Das ehrwürdige und traditionsreiche, ehedem auch von Max Horkheimer geleitete Institut für Sozialforschung in Frankfurt am Main, einer, wenn nicht der bedeudentsten Forschungsstätten für den wissenschaftlichen Marxismus, hat sein wertvolles soziologisches Erbe offenbar bis heute gut erhalten (Theodor W. Adorno, Max Horkheimer, Herbert Marcuse, Erich Fromm, Leo Löwenthal, Friedrich Pollock, in Teilen wohl auch Jürgen Habermas lassen grüssen). In der Tradition der von Theodor W. Adorno und Max Horkheimer begründeten Kritischen Theorie der Frankfurter Schule erschien gestern im Feuilleton der 'Neuen Zürcher Zeitung' von Sighard Neckel, Mitglied der Leitung des Instituts für Sozialforschung, ein cleverer Beitrag ("Das Desaster der Erfolgskultur - Das abrupte Ende des Gewinnspiels erschüttert nicht nur das Finanz- und Wirtschaftssystem") zur gegenwärtigen Wirtschafts-, Finanz- und Vergesellschaftungskrise. Darin umschreibt er im schönsten Soziologen-Deutsch die Ursachen der Krise:

"Da nur noch das Ziel der Gewinnsteigerung, aber nicht mehr die Mittel zählten, mit denen es erreicht werden sollte, zeigte sich das Finanzsystem offen für alle Erscheinungsformen wirtschaftlicher Devianz. Von politischer Kontrolle weitgehend befreit und beglaubigt durch das Mantra von Rating-Agenturen, war es nicht individuelles Fehlverhalten, sondern ein Systemeffekt, dass sich die Wirtschaftskultur des schnellen Geldes paarte mit Falschmünzerei."

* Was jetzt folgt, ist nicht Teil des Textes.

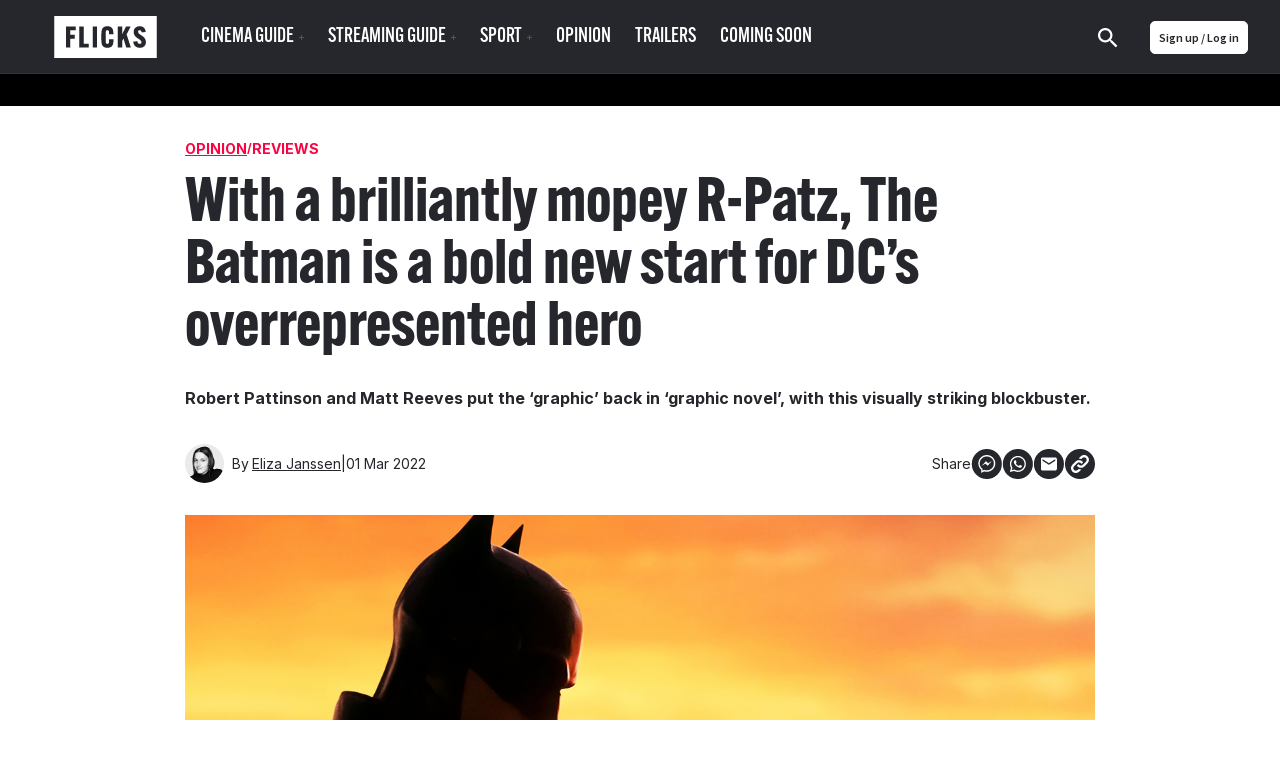

--- FILE ---
content_type: text/html; charset=utf-8
request_url: https://www.google.com/recaptcha/api2/aframe
body_size: -85
content:
<!DOCTYPE HTML><html><head><meta http-equiv="content-type" content="text/html; charset=UTF-8"></head><body><script nonce="SL3gVact5B5H2_kJ1OFE8Q">/** Anti-fraud and anti-abuse applications only. See google.com/recaptcha */ try{var clients={'sodar':'https://pagead2.googlesyndication.com/pagead/sodar?'};window.addEventListener("message",function(a){try{if(a.source===window.parent){var b=JSON.parse(a.data);var c=clients[b['id']];if(c){var d=document.createElement('img');d.src=c+b['params']+'&rc='+(localStorage.getItem("rc::a")?sessionStorage.getItem("rc::b"):"");window.document.body.appendChild(d);sessionStorage.setItem("rc::e",parseInt(sessionStorage.getItem("rc::e")||0)+1);localStorage.setItem("rc::h",'1769226027807');}}}catch(b){}});window.parent.postMessage("_grecaptcha_ready", "*");}catch(b){}</script></body></html>

--- FILE ---
content_type: text/plain; charset=utf-8
request_url: https://events.getsitectrl.com/api/v1/events
body_size: 559
content:
{"id":"66fb85b0c4b4c512","user_id":"66fb85b0c4fd00c3","time":1769226027794,"token":"1769226027.ca5f002b1777c22f5504022f19bca814.d981e810b93fce0ea40eb9ac05fee926","geo":{"ip":"18.217.209.112","geopath":"147015:147763:220321:","geoname_id":4509177,"longitude":-83.0061,"latitude":39.9625,"postal_code":"43215","city":"Columbus","region":"Ohio","state_code":"OH","country":"United States","country_code":"US","timezone":"America/New_York"},"ua":{"platform":"Desktop","os":"Mac OS","os_family":"Mac OS X","os_version":"10.15.7","browser":"Other","browser_family":"ClaudeBot","browser_version":"1.0","device":"Spider","device_brand":"Spider","device_model":"Desktop"},"utm":{}}

--- FILE ---
content_type: image/svg+xml
request_url: https://www.flicks.co.nz/img/blog-email-dark.svg
body_size: 463
content:
<svg width="31" height="32" viewBox="0 0 31 32" fill="none" xmlns="http://www.w3.org/2000/svg">
<rect x="0.891113" y="0.972778" width="30.0545" height="30.0545" rx="15.0272" fill="#26272C"/>
<path fill-rule="evenodd" clip-rule="evenodd" d="M22.3185 9.5H9.51846C8.63846 9.5 7.92646 10.2312 7.92646 11.125L7.91846 20.875C7.91846 21.7688 8.63846 22.5 9.51846 22.5H22.3185C23.1985 22.5 23.9185 21.7688 23.9185 20.875V11.125C23.9185 10.2312 23.1985 9.5 22.3185 9.5ZM22.3185 12.75L15.9185 16.8125L9.51846 12.75V11.125L15.9185 15.1875L22.3185 11.125V12.75Z" fill="white"/>
</svg>


--- FILE ---
content_type: image/svg+xml
request_url: https://www.flicks.co.nz/img/blog-whatsapp-dark.svg
body_size: 2111
content:
<svg width="31" height="32" viewBox="0 0 31 32" fill="none" xmlns="http://www.w3.org/2000/svg">
<rect x="0.836914" y="0.972778" width="30.0545" height="30.0545" rx="15.0272" fill="#26272C"/>
<path d="M21.5462 10.2809C20.807 9.53445 19.9265 8.94273 18.9562 8.5402C17.9858 8.13767 16.9451 7.93239 15.8946 7.93634C11.4928 7.93634 7.90546 11.5227 7.90142 15.9254C7.90142 17.3356 8.27034 18.7074 8.96684 19.922L7.83691 24.0637L12.0744 22.9529C13.2461 23.5922 14.5598 23.9267 15.8946 23.9256H15.8986C20.3014 23.9256 23.8877 20.3393 23.8917 15.9325C23.8926 14.8823 23.6858 13.8422 23.283 12.8723C22.8803 11.9023 22.2907 11.0216 21.5462 10.2809ZM15.8946 22.5729C14.7043 22.572 13.5362 22.2518 12.5118 21.6456L12.2699 21.5005L9.75607 22.1597L10.4274 19.7073L10.2701 19.4543C9.60468 18.3963 9.25274 17.1713 9.25512 15.9214C9.25512 12.2665 12.2357 9.28499 15.8986 9.28499C16.7712 9.28342 17.6355 9.4546 18.4417 9.78866C19.2479 10.1227 19.9799 10.613 20.5957 11.2314C21.2135 11.8474 21.7032 12.5796 22.0368 13.3857C22.3703 14.1919 22.541 15.056 22.539 15.9285C22.535 19.5964 19.5545 22.5729 15.8946 22.5729ZM19.5383 17.5997C19.3398 17.4999 18.359 17.0171 18.1746 16.9485C17.9911 16.883 17.8571 16.8487 17.726 17.0483C17.592 17.2469 17.2089 17.6994 17.094 17.8295C16.9791 17.9635 16.8602 17.9787 16.6606 17.8799C16.462 17.7791 15.818 17.5694 15.0559 16.887C14.4612 16.3579 14.0631 15.7027 13.9442 15.5041C13.8292 15.3045 13.9331 15.1977 14.0329 15.0979C14.1205 15.0092 14.2314 14.8641 14.3312 14.7491C14.432 14.6342 14.4653 14.5496 14.5308 14.4165C14.5963 14.2815 14.5651 14.1665 14.5157 14.0668C14.4653 13.967 14.0671 12.9822 13.8988 12.5851C13.7375 12.193 13.5732 12.2474 13.4503 12.2423C13.3353 12.2353 13.2013 12.2353 13.0672 12.2353C12.966 12.2379 12.8664 12.2613 12.7746 12.3041C12.6829 12.347 12.601 12.4083 12.534 12.4843C12.3506 12.6838 11.8375 13.1666 11.8375 14.1514C11.8375 15.1362 12.5532 16.0827 12.654 16.2167C12.7527 16.3508 14.0591 18.3657 16.0639 19.2326C16.5376 19.4392 16.9106 19.5612 17.2019 19.6539C17.6807 19.8071 18.1131 19.7839 18.4578 19.7345C18.8408 19.6761 19.6381 19.2507 19.8065 18.784C19.9718 18.3163 19.9718 17.9172 19.9214 17.8335C19.872 17.7488 19.7379 17.6994 19.5383 17.5997Z" fill="white"/>
</svg>


--- FILE ---
content_type: text/plain; charset=UTF-8
request_url: https://at.teads.tv/fpc?analytics_tag_id=PUB_23815&tfpvi=&gdpr_status=22&gdpr_reason=220&gdpr_consent=&ccpa_consent=&shared_ids=&sv=d656f4a&
body_size: 56
content:
N2I0MTYwMzItMDc4My00ZGEwLTlmMzMtMjA2MjRkYWMwZDc1IzQtNw==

Es handele sich also keineswegs um individuelles Fehlverhalten, wie von Populisten von links und rechts immerzu kolportiert wurde und wird, sondern doch eher um systemische Unzulänglichkeiten.

Sehr schön ist ebenfalls:

"Die Sucht nach Erfolg, gemessen in reinen Geld- und Statusbegriffen, wurde zum mentalen Pendant des Finanzmarktkapitalismus, zur Subjektivierung einer Wettbewerbsgesellschaft, in der sich das Ranking auf vorderen Plätzen zu einer Art Privatreligion aufrichten konnte. – Durch den Banken-Crash ist daher viel mehr erschüttert worden als nur das Finanzsystem. Wenn heute unter den Vermögensbesitzern der Verlust von Renditen als persönliches Problem und psychische Krise ankommt, dann schlägt sich darin auch nieder, wie wirksam sich die Maximen des raschen finanziellen Erfolgs im Habitus des modernen Bürgertums bereits verankern konnten. Jenseits dieser sozialen Markierung treibt das Ende des Traumes vom scheinbar mühelosen Reichtumserwerb Angst und Häme in einer brisanten Mischung hervor. Die unteren Schichten müssen befürchten, auch in der Zeit der grossen Verluste die Verlierer zu sein, nachdem sie es in der Zeit der grossen Gewinne ebenfalls schon gewesen sind."

Solche Einschätzungen stünden den deutschen Sozialdemokraten sicherlich auch gut an, bevor sie sich - einmal mehr - über Ackermanns Traumergebnis "empören."